Why is mathematical induction included in the Peano postulates but not in the definition of a ring such as the ring of integers?

[PseuTonym]

It seems that there should be an obvious answer to the question, but for some reason I cannot at the moment think of what it is.

Of course, the integers include negative numbers, but we can compensate for that with a minor variation of the usual formulation of mathematical induction. The change is small enough to hardly merit mention. For example, suppose that mathematical induction is formulated as follows: “If S is a set of numbers and zero is an element of S and for every n, (if n is an element of S then n+1 is an element of S) then every number is an element of S.”

To handle arbitrary integers, we can revise that to the following:
“If S is a set of numbers and zero is an element of S and for every n, (if n is an element of S then n+1 is an element of S and n-1 is an element of S) then every number is an element of S.”

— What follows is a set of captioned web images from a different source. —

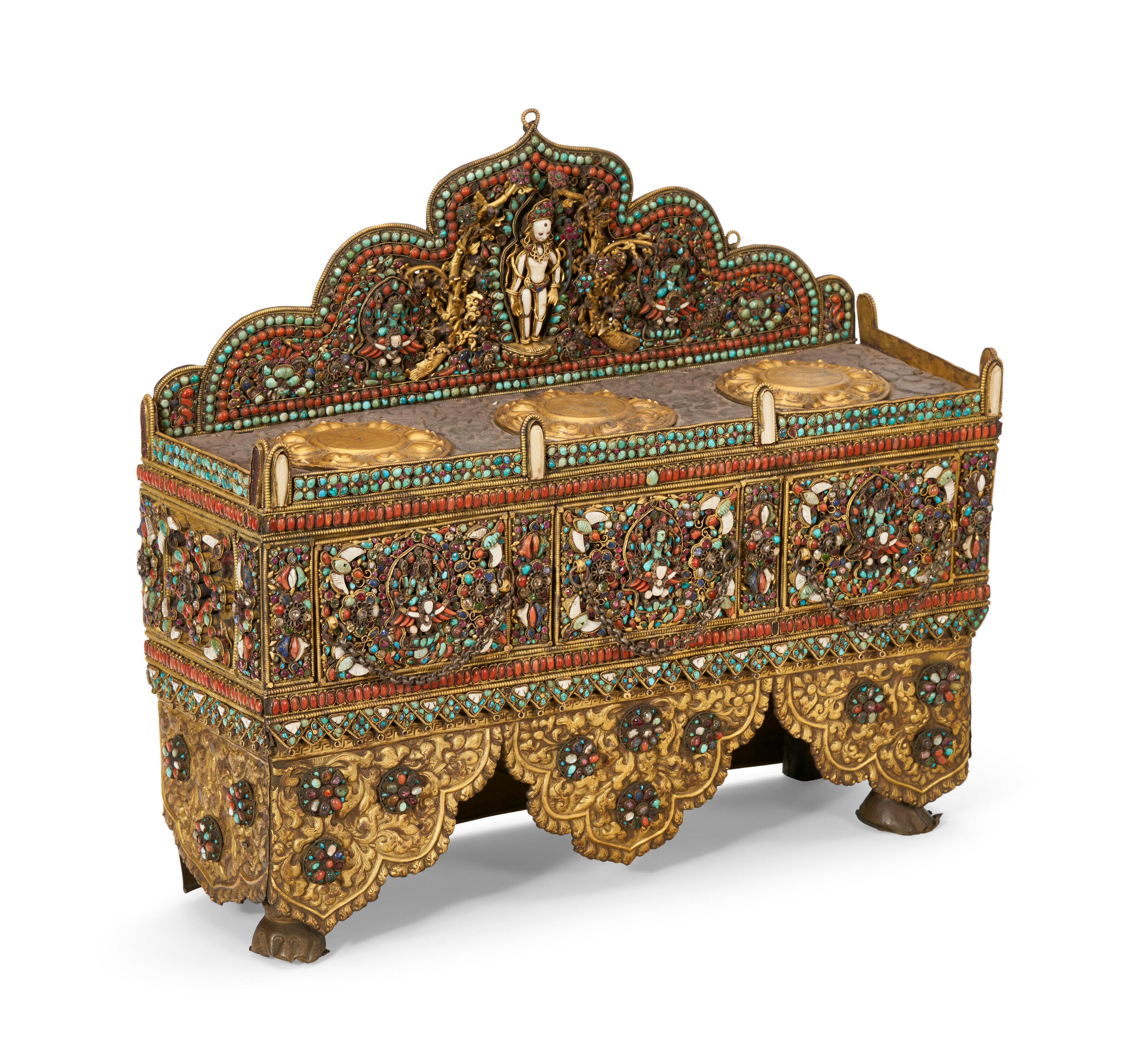Our beautiful antique Hindu altar from Nepal, circa 18th/19th century, is crafted from silver and gilt copper and repousse designs and inlaid with hundreds of stones. It has three drawers and a backplate depicting the god, Vishnu on his mount,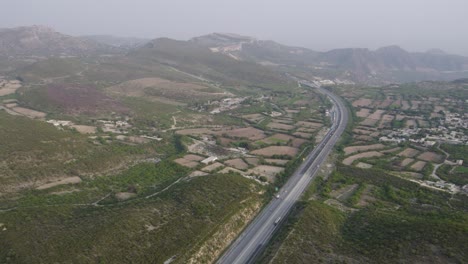 m2 motorway cutting through green hills and patchwork fields near kallar kahar, punjab, pakistan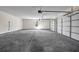 Spacious three car garage with concrete floors, white walls, and three garage doors at 125 Drummond Pl, Covington, GA 30014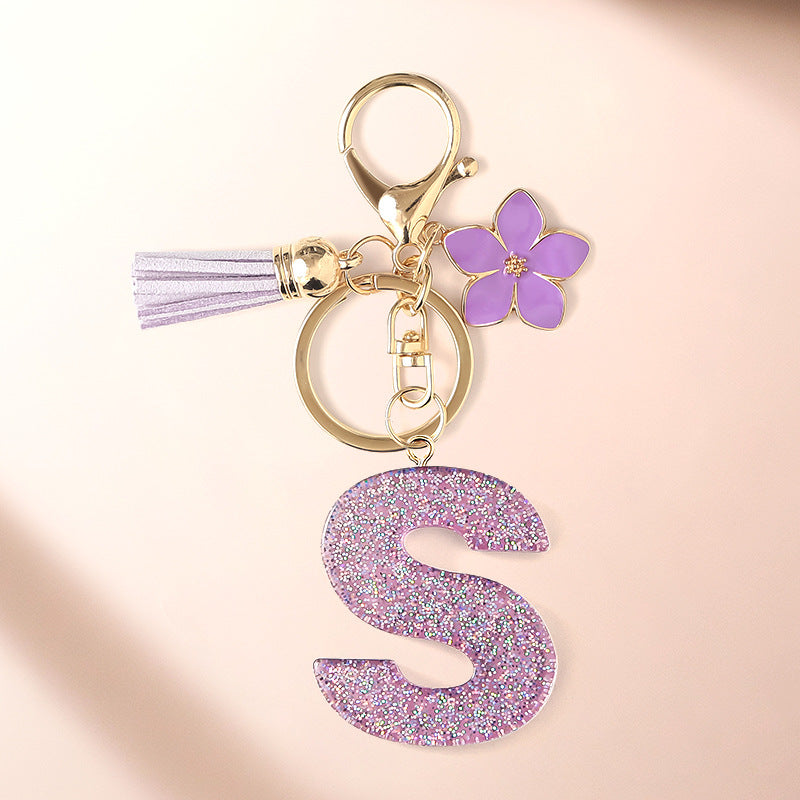 Wholesale Sparkling Pink 26 English Letter Purple Flower Keychain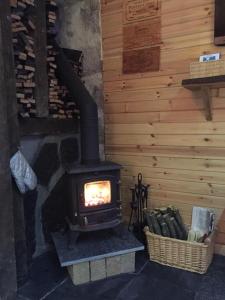 a stove in a room with a wooden wall at The Barn | Aberlour in Aberlour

Links for the curious who aren’t familiar with the terminology:

mathworld.wolfram.com/PeanosAxioms.html

mathworld.wolfram.com/Ring.html

If somebody has a better link for algebraic rings, then please post it in this thread. The one above does not seem very conceptually oriented and merely includes the bare minimum of the formal details.

 

[Tomdstone]

It seems that there should be an obvious answer to the question, but for some reason I cannot at the moment think of what it is.

Of course, the integers include negative numbers, but we can compensate for that with a minor variation of the usual formulation of mathematical induction. The change is small enough to hardly merit mention. For example, suppose that mathematical induction is formulated as follows: “If S is a set of numbers and zero is an element of S and for every n, (if n is an element of S then n+1 is an element of S) then every number is an element of S.”

To handle arbitrary integers, we can revise that to the following:
“If S is a set of numbers and zero is an element of S and for every n, (if n is an element of S then n+1 is an element of S and n-1 is an element of S) then every number is an element of S.”

Links for the curious who aren’t familiar with the terminology:

mathworld.wolfram.com/PeanosAxioms.html

mathworld.wolfram.com/Ring.html

If somebody has a better link for algebraic rings, then please post it in this thread. The one above does not seem very conceptually oriented and merely includes the bare minimum of the formal details.

. The set of all continuous real-valued functions defined on the real line forms a commutative ring. The operations are addition and multiplication of functions.For any ring R and any natural number n, the set of all square n-by-n matrices with entries from R, forms a ring with matrix addition and matrix multiplication as operations. I don’t see mathematical induction as being appropriate in these cases, although perhaps it can be stated to yield true results, the results would not be particularly useful as they are in the case of integers.

 

[Weejee]

Make a ring, and make another ring…

 

[tabycat]

 

[PseuTonym]

The set of all continuous real-valued functions defined on the real line forms a commutative ring. The operations are addition and multiplication of functions.

That’s a good example to show that ordinary induction isn’t going to work. Perhaps, for that example of a ring, we could formulate some kind of transfinite induction, but even if we succeed we will be relying upon the specifics of the example, and there may be no way to generalize beyond the example to an arbitrary algebraic ring.

I don’t see mathematical induction as being appropriate in these cases, although perhaps it can be stated …

The Peano postulates give the impression of inviting people to amend the list to include additional self-evident properties of the natural numbers that might be discovered in future. Godel’s incompleteness theorem suggests that this might happen. In contrast, it doesn’t seem that there is any process of discovery that would allow for the list of properties in the definition of an algebraic ring to be amended to include new properties. Of course, if the Peano postulates were to be amended, then some new name would have to be chosen to distinguish the amended list from the old list of Peano postulates. Nevertheless, we have a contrast here between the Peano postulates and the properties in the definition of an algebraic ring.

So, what is the moral? It seems that although there is much to be gained by generalizing, there can also be significant costs. For example, the integers under the ordinary operations of addition and multiplication are not merely an algebraic ring. There would always be more to the integers under the ordinary operations of addition and multiplication, no matter what revisions were made to the definition of an algebraic ring. Furthermore, in contrast with a concept that is obviously associated with the Peano postulates, there is no concept of an algebraic ring that allows for a future process of unlimited discovery and amendment to the definition.